At least 32 United Nations peacekeeping personnel, including seven from Pakistan, were slain in deliberate attacks last year, according to the UN Staff Union.

For the ninth year in a row, the United Nations Multidimensional Integrated Stabilisation Mission in Mali (MINUSMA) was the deadliest for peacekeepers with 14 fatalities, followed by 13 fatalities in the United Nations Organisation Stabilization Mission in the Democratic Republic of the Congo (MONUSCO), four fatalities in the United Nations Multidimensional Integrated Stabilisation Mission in the Central African Republic (MINUSCA) and one fatality in the United Nations Interim Force in Lebanon (UNIFIL).

Among the 32 fatalities were 28 military and 4 police personnel, including a woman police officer.

“Peacekeepers and the civilian personnel who work side by side with them are on the front lines of the United Nations’ work in the world’s most challenging environments,” Staff Union President Aitor Arauz said in a statement.

**Task list**:
A - Do these statements agree with the peacekeeper fatalities text? Answer each with yes or no and quote the deciding words. (i) MINUSMA was the deadliest mission for peacekeepers for the ninth year in a row. (ii) Six of the 32 fatalities were police personnel. (iii) UNIFIL recorded four fatalities.
B - Rewrite everything from "At least 32" down to "UN Staff Union." in the peacekeeper fatalities text, putting "killed" in place of "slain".
C - How would the peacekeeper fatalities text go on? Write its next part, beginning after its final sentence.

**Records**:
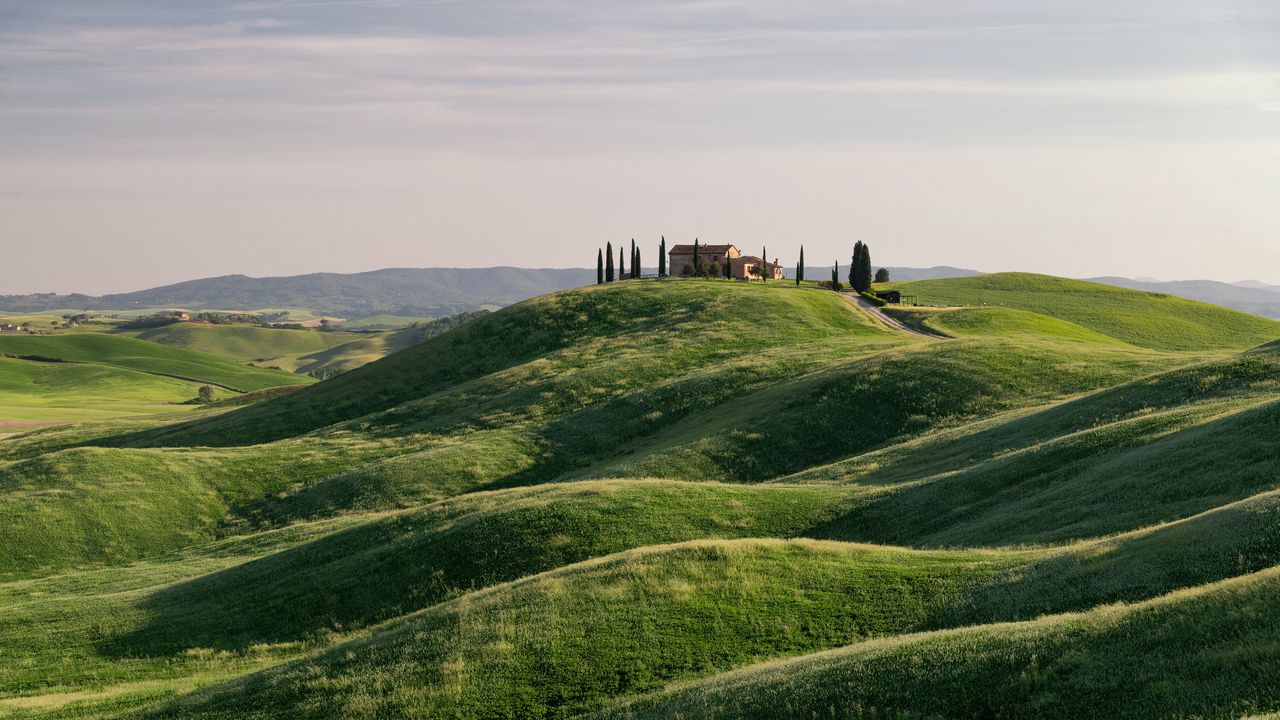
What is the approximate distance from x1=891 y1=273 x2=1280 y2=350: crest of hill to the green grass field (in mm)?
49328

---

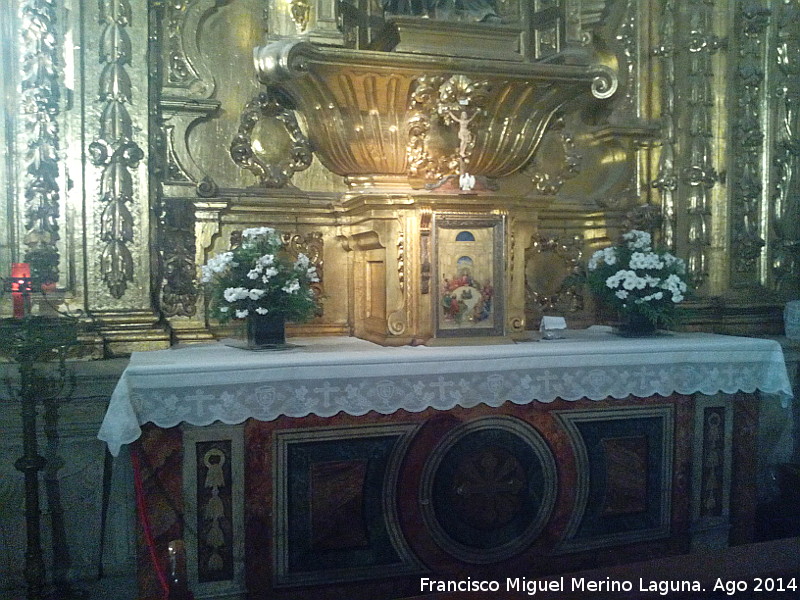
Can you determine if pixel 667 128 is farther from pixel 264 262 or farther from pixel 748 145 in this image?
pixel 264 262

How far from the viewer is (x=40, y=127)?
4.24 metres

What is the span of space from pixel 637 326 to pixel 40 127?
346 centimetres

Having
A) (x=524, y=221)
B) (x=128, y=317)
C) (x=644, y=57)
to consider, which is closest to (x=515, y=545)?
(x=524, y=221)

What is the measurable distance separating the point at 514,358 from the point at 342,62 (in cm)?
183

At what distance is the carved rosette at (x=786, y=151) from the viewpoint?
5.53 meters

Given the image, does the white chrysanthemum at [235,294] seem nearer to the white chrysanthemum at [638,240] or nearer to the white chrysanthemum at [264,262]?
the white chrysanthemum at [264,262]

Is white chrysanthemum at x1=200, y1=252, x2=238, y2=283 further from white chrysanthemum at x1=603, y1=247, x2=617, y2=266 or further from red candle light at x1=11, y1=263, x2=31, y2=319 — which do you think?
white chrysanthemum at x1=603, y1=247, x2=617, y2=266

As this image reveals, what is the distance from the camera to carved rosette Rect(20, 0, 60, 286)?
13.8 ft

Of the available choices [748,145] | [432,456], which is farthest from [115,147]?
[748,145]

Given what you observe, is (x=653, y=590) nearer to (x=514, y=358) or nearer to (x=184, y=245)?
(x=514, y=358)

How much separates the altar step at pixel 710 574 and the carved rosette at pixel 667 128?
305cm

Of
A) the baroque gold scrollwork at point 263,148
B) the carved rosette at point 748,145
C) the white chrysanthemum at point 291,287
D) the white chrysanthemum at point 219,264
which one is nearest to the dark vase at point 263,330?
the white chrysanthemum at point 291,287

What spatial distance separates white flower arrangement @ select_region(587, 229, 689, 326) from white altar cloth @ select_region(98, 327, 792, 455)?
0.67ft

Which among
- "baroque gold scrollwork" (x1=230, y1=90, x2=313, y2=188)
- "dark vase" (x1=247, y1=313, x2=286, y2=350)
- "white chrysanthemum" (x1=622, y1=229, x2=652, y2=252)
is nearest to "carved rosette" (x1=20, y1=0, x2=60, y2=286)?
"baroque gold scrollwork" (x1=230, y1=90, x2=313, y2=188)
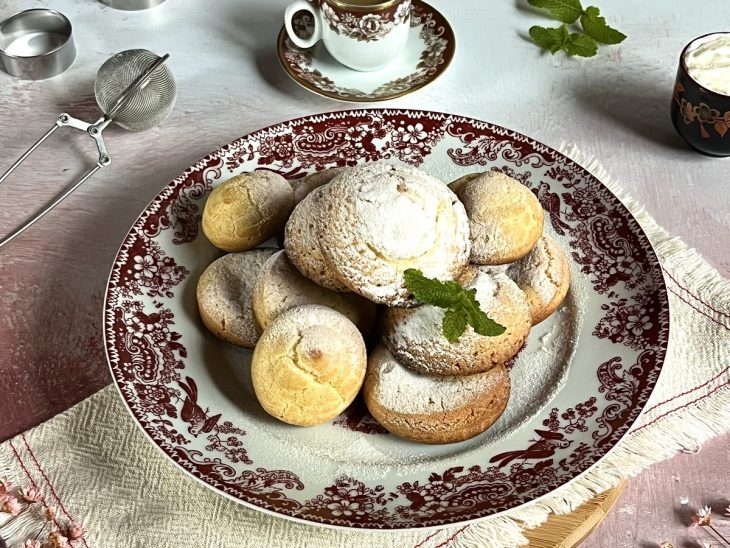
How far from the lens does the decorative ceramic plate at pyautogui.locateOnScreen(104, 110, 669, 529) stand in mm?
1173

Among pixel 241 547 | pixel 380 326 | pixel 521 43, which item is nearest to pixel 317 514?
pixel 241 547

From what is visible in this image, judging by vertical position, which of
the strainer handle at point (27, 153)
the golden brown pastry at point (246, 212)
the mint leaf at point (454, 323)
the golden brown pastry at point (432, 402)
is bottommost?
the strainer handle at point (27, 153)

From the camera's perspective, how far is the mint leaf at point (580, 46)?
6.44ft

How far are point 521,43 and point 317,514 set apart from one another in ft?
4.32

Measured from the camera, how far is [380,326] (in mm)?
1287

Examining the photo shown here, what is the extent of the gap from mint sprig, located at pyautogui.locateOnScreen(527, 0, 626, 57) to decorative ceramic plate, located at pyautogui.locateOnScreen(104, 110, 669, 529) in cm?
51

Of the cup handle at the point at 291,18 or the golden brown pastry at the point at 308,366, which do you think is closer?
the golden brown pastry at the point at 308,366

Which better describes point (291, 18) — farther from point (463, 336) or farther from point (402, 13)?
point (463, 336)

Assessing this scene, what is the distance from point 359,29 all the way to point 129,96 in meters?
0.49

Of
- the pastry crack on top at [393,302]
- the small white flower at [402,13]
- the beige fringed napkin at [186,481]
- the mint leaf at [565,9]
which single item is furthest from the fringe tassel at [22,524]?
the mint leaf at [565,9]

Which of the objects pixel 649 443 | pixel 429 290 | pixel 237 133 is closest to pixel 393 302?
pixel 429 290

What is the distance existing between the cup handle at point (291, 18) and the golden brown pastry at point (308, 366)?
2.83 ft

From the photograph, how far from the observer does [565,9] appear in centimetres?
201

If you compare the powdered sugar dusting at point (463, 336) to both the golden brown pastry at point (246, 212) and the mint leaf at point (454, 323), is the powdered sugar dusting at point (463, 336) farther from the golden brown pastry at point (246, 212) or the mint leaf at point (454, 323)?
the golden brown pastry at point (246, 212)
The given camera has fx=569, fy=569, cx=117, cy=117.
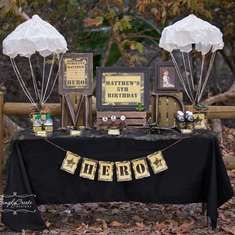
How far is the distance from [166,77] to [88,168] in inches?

**Answers by item**:
A -
(i) Yes: "For the ninth year in a row, the United Nations Multidimensional Integrated Stabilisation Mission in Mali (MINUSMA) was the deadliest for peacekeepers with 14 fatalities"
(ii) No: "Among the 32 fatalities were 28 military and 4 police personnel"
(iii) No: "one fatality in the United Nations Interim Force in Lebanon (UNIFIL)"

B -
At least 32 United Nations peacekeeping personnel, including seven from Pakistan, were killed in deliberate attacks last year, according to the UN Staff Union.

C -
“Each malicious attack against UN personnel is a blow to peacekeeping, one of the pillars of the multilateral edifice,” Arauz said. “It is a collective responsibility of the international community to put in place appropriate mechanisms to ensure accountability for these heinous acts, which may constitute war crimes under international law.”

The UN Staff Union said that the 32 peacekeepers killed in 2022 bring the number of UN and associated personnel killed in deliberate attacks in the past 13 years from improvised explosive devices, rocket-propelled grenades, artillery fire, mortar rounds, landmines, armed and successive ambushes, convoy attacks, suicide attacks and targeted assassinations to 494.

It stated that the peacekeepers who died in 2022, by country, were 7 from Pakistan, 7 from Egypt, 4 from Chad, 3 from Bangladesh, 2 from India, 2 from Nigeria, 1 each from Guinea, Ireland, Jordan, Morocco, Nepal, Russia and Serbia.

Among the Pakistani peacekeepers, six — Muhammad Ismail, Faizan Ali, Asif Ali Awan, Samiullah Khan, Muhammad Saad Nomani and Muhammad Jamil Khan — serving MONUSCO were killed in a helicopter crash in the east of the Democratic Republic of Congo (DRC).

The MONUSCO helicopter that crashed in the Tshanzu area, 20 kilometres south of Rutshuru, in North Kivu, was part of a surveillance and reconnaissance mission, carried out in an area where clashes had taken place between the M23 militia and the armed forces of the DRC.

Another Pakistani peacekeeper Babar Siddique, serving with MONUSCO, was killed in an attack on the Mission’s operational base in Minembwe, South Kivu, by suspected members of the Twirwaneho armed group, the press release added.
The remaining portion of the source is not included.